CFEs, of course, aren’t in the business of grading client employees or of even commenting to them about their performance but whether the fraud risk assessment in question is related to financial report integrity or to any other issue, CFEs in making such assessments at management’s request need to consider the experience, training, quality, and capabilities of the people performing the most critical controls.
You can have a well-designed control, but if the person in charge doesn’t know, or care, what to do, that control won’t operate. And whether such a lack of ability, or of concern, is at play is a judgment call that assessing CFEs shouldn’t be afraid to make. A negative characterization of an employee’s capability doesn’t mean that employee is a bad worker, of course. It may simply mean he or she is new to the job, or it may reveal training problems in that employee’s department. CFEs proactively involved in fraud risk assessment need to keep in mind that, in some instances, competence may be so low that it results in greater risk. Both the complexity of a control and the judgment required to operate it are important. The ability to interweave notions of good and bad judgment into the fabric of a company’s overall fraud risk comes from CFEs experience doing exactly that on fraud examinations. A critical employee’s intangibles like conscientiousness, commitment, ethics and morals, and honesty, all come into play and either contribute to a stronger fraud control environment or cause it to deteriorate. CFEs need to be able, while acting as professional risk assessors, to challenge to management the quality, integrity, and motivation of employees at all levels of the organization.

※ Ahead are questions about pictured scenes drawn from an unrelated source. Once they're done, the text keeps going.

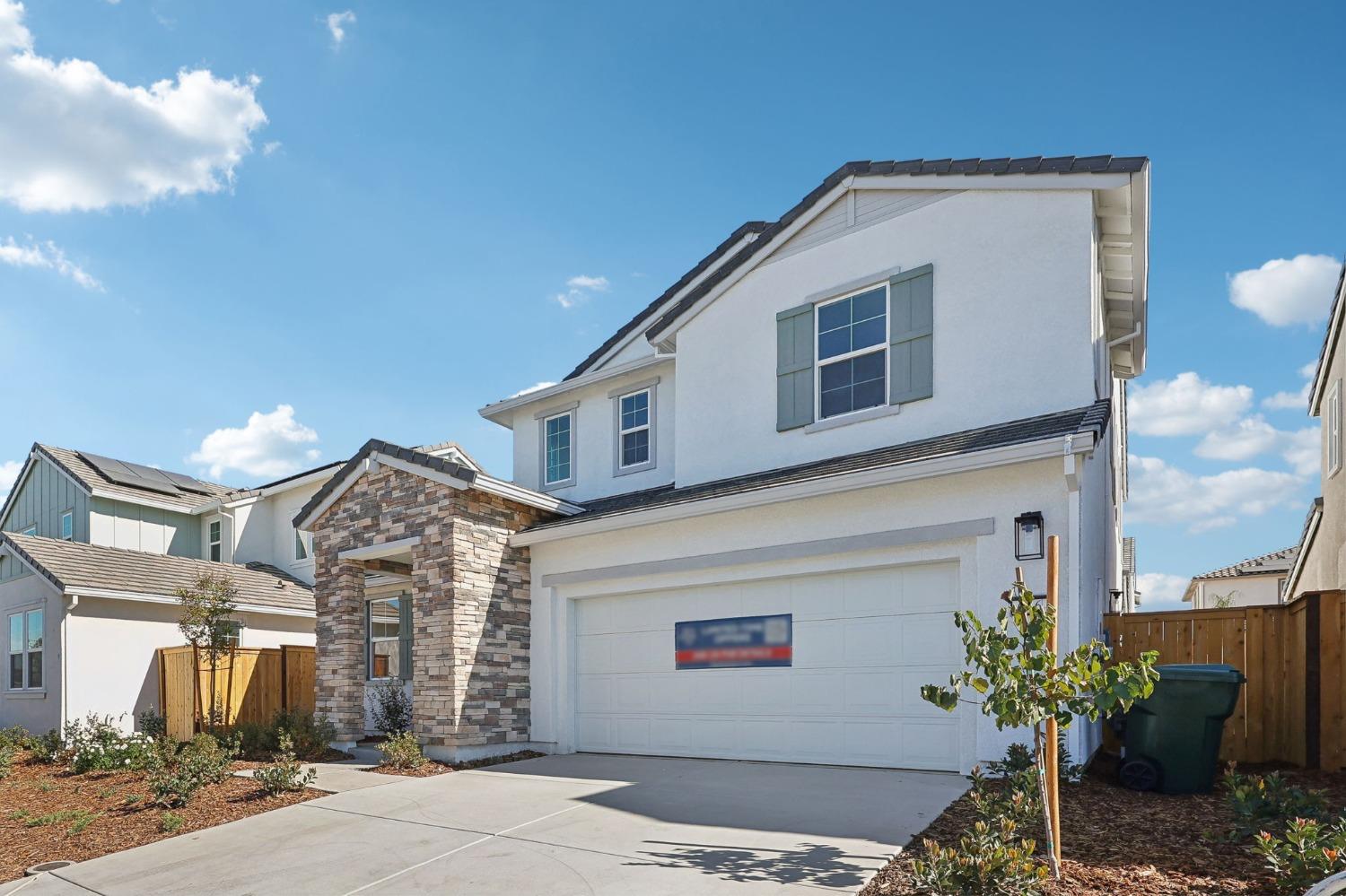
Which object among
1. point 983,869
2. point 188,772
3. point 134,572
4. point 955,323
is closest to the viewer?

Many companies conduct fraud-specific tests as a component of the fraud prevention program, and many of the most common forms of fraud can be detected by basic controls already in place. Indeed, fraud is a common concern throughout all routine audits, as opposed to the conduct of separate fraud-only audits. It can be argued that every internal control is a fraud deterrent control. But fraud still exists.

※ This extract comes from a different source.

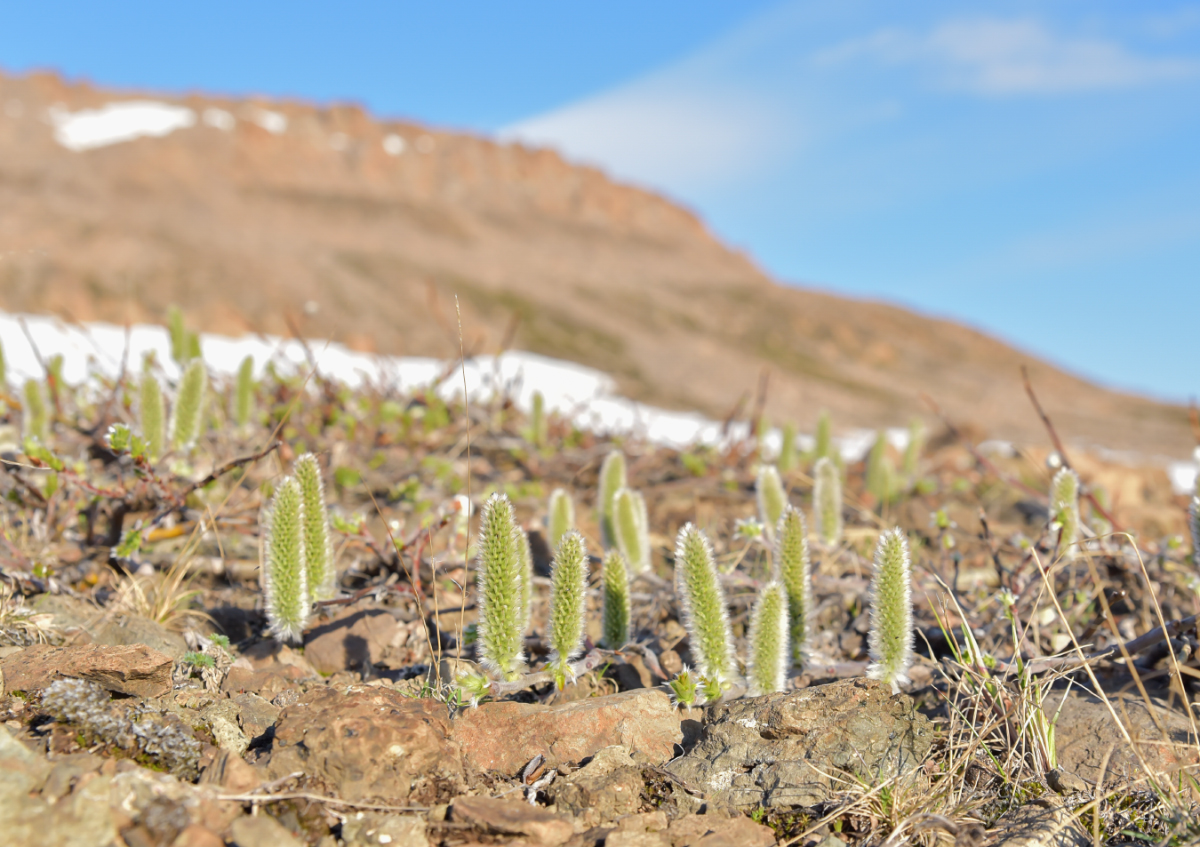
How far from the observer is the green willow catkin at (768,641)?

What CFEs have to offer to the risk assessment of financial statement and other frauds is their overall proficiency in fraud detection and the reality that they are well-versed in, and cognizant of, the risk of fraud in every given business process of the company; they are, therefore, well positioned to apply their best professional judgment to the assessment of the degree of risk of financial statement misstatement that fraud represents in any given client enterprise.